[BEGIN READING PASSAGE]

Next, using a **for loop** the `Ask HN` and `Show HN` posts are separated from uncategorized posts (`other posts`) and one another into unique lists. 

In [13]:
ask_posts = []
show_posts = []
other_posts = []

for row in hn:
    title = row[1].lower()
    if title.startswith('ask hn'):
        ask_posts.append(row)
    elif title.startswith('show hn'):
        show_posts.append(row)
    else:
        other_posts.append(row)
    
print('There are', len(ask_posts), 'ask posts.')
print('There are', len(show_posts), 'show posts.')
print('There are', len(other_posts), 'uncategorized posts.')

There are 1744 ask posts.
There are 1162 show posts.
There are 17194 uncategorized posts.


Having determined the number of posts in each respective category, the next step is to find out which category between `Ask HN` and `Show HN` recieves more comments.

[END READING PASSAGE]

* PROBLEMS
(a) In the Ask HN and Show HN walkthrough, copy the section from "print('There are', len(other_posts), 'uncategorized" to "recieves more comments.", swapping "uncategorized" for "miscellaneous".
(b) According to the Ask HN and Show HN walkthrough's printed output, how many show posts are there?

[BEGIN DATA SHOWN]

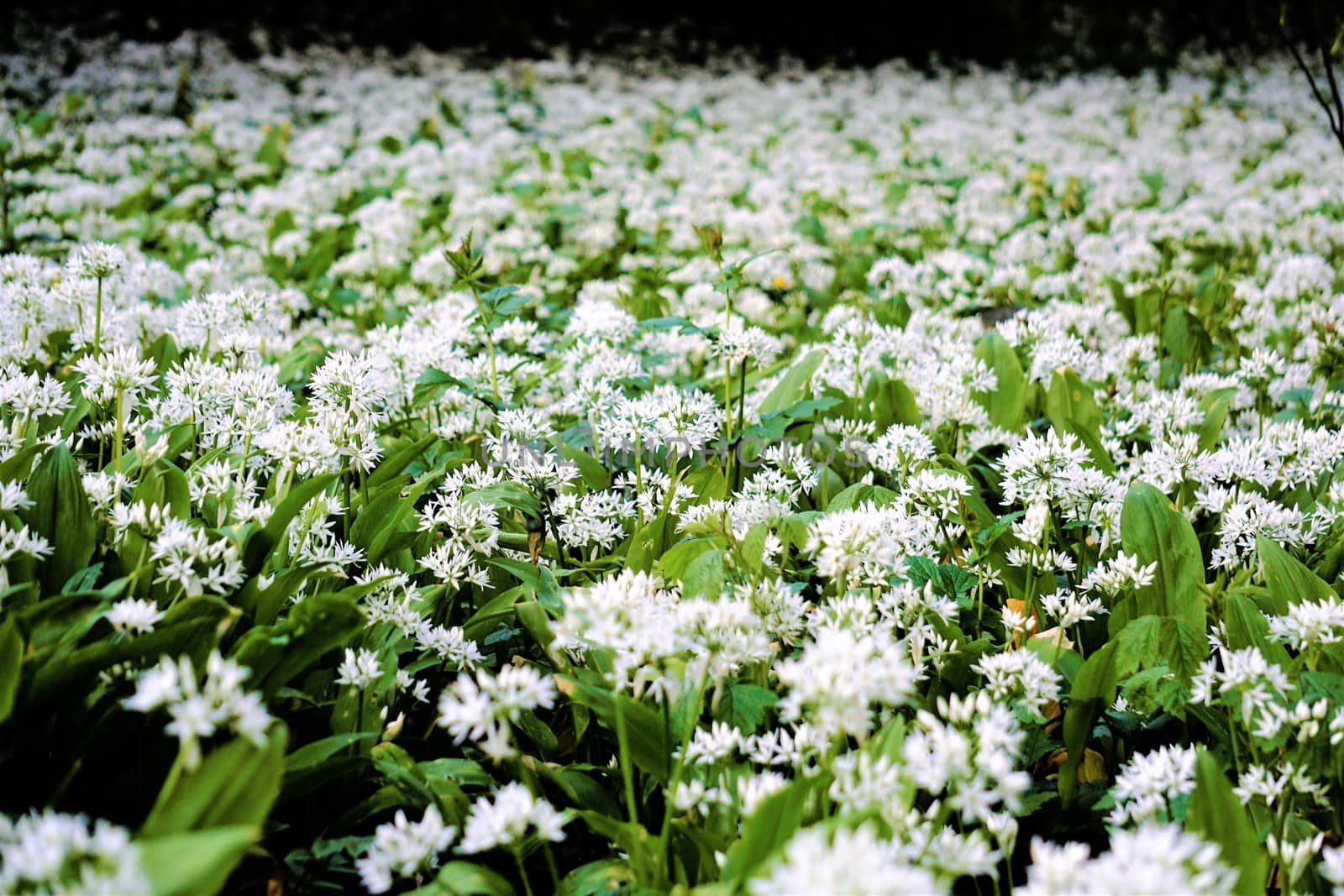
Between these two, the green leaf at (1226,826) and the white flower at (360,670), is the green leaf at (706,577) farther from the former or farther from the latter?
the green leaf at (1226,826)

[END DATA SHOWN]

* WORKED ANSWERS
(a)
print('There are', len(other_posts), 'miscellaneous posts.')

There are 1744 ask posts.
There are 1162 show posts.
There are 17194 miscellaneous posts.


Having determined the number of posts in each respective category, the next step is to find out which category between `Ask HN` and `Show HN` recieves more comments.

(b) 1162